WHAT THE TASK ASKS:
Please write out every one of the entries below, keeping each line unchanged.

[Caption-style text data]
◆ ◆ ◆ ◆ ◆

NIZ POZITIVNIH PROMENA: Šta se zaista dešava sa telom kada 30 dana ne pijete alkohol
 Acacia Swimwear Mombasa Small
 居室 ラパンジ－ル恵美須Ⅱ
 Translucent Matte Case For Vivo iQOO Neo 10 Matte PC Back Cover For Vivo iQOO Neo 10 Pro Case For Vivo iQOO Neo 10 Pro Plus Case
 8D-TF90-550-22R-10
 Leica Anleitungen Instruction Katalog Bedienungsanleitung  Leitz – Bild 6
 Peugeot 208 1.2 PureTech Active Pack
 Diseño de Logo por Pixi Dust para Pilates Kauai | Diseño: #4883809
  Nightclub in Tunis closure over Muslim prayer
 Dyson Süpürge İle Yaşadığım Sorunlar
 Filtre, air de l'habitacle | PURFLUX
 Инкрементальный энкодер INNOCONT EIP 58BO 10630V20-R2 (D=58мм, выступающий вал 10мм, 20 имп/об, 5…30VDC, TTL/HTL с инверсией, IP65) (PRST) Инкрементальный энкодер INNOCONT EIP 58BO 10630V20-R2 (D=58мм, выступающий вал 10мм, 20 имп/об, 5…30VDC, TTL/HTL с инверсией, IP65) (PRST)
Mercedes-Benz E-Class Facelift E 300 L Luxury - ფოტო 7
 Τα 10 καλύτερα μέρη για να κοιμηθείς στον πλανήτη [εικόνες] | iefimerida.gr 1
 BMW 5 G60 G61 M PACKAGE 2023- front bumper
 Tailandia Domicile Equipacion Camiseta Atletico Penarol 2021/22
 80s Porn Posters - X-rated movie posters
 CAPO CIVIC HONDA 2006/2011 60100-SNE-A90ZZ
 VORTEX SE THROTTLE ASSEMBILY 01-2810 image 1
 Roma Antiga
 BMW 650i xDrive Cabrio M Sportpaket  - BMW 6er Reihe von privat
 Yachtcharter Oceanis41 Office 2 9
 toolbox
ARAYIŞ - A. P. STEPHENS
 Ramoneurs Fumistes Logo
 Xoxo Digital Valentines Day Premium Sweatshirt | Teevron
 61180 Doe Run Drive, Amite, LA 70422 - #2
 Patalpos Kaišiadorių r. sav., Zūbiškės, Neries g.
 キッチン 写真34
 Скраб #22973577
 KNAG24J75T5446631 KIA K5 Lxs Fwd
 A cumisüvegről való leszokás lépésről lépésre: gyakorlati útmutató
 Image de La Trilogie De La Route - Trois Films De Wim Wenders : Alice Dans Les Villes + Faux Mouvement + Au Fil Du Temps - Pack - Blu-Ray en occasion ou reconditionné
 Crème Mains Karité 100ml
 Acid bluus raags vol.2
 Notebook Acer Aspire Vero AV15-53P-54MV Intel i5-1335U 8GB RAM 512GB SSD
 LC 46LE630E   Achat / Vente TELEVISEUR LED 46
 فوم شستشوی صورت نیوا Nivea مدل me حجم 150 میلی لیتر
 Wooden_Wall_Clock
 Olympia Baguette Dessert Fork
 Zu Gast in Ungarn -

◆ ◆ ◆ ◆ ◆

TASK RESPONSE:
NIZ POZITIVNIH PROMENA: Šta se zaista dešava sa telom kada 30 dana ne pijete alkohol
 Acacia Swimwear Mombasa Small
 居室 ラパンジ－ル恵美須Ⅱ
 Translucent Matte Case For Vivo iQOO Neo 10 Matte PC Back Cover For Vivo iQOO Neo 10 Pro Case For Vivo iQOO Neo 10 Pro Plus Case
 8D-TF90-550-22R-10
 Leica Anleitungen Instruction Katalog Bedienungsanleitung  Leitz – Bild 6
 Peugeot 208 1.2 PureTech Active Pack
 Diseño de Logo por Pixi Dust para Pilates Kauai | Diseño: #4883809
  Nightclub in Tunis closure over Muslim prayer
 Dyson Süpürge İle Yaşadığım Sorunlar
 Filtre, air de l'habitacle | PURFLUX
 Инкрементальный энкодер INNOCONT EIP 58BO 10630V20-R2 (D=58мм, выступающий вал 10мм, 20 имп/об, 5…30VDC, TTL/HTL с инверсией, IP65) (PRST) Инкрементальный энкодер INNOCONT EIP 58BO 10630V20-R2 (D=58мм, выступающий вал 10мм, 20 имп/об, 5…30VDC, TTL/HTL с инверсией, IP65) (PRST)
Mercedes-Benz E-Class Facelift E 300 L Luxury - ფოტო 7
 Τα 10 καλύτερα μέρη για να κοιμηθείς στον πλανήτη [εικόνες] | iefimerida.gr 1
 BMW 5 G60 G61 M PACKAGE 2023- front bumper
 Tailandia Domicile Equipacion Camiseta Atletico Penarol 2021/22
 80s Porn Posters - X-rated movie posters
 CAPO CIVIC HONDA 2006/2011 60100-SNE-A90ZZ
 VORTEX SE THROTTLE ASSEMBILY 01-2810 image 1
 Roma Antiga
 BMW 650i xDrive Cabrio M Sportpaket  - BMW 6er Reihe von privat
 Yachtcharter Oceanis41 Office 2 9
 toolbox
ARAYIŞ - A. P. STEPHENS
 Ramoneurs Fumistes Logo
 Xoxo Digital Valentines Day Premium Sweatshirt | Teevron
 61180 Doe Run Drive, Amite, LA 70422 - #2
 Patalpos Kaišiadorių r. sav., Zūbiškės, Neries g.
 キッチン 写真34
 Скраб #22973577
 KNAG24J75T5446631 KIA K5 Lxs Fwd
 A cumisüvegről való leszokás lépésről lépésre: gyakorlati útmutató
 Image de La Trilogie De La Route - Trois Films De Wim Wenders : Alice Dans Les Villes + Faux Mouvement + Au Fil Du Temps - Pack - Blu-Ray en occasion ou reconditionné
 Crème Mains Karité 100ml
 Acid bluus raags vol.2
 Notebook Acer Aspire Vero AV15-53P-54MV Intel i5-1335U 8GB RAM 512GB SSD
 LC 46LE630E   Achat / Vente TELEVISEUR LED 46
 فوم شستشوی صورت نیوا Nivea مدل me حجم 150 میلی لیتر
 Wooden_Wall_Clock
 Olympia Baguette Dessert Fork
 Zu Gast in Ungarn -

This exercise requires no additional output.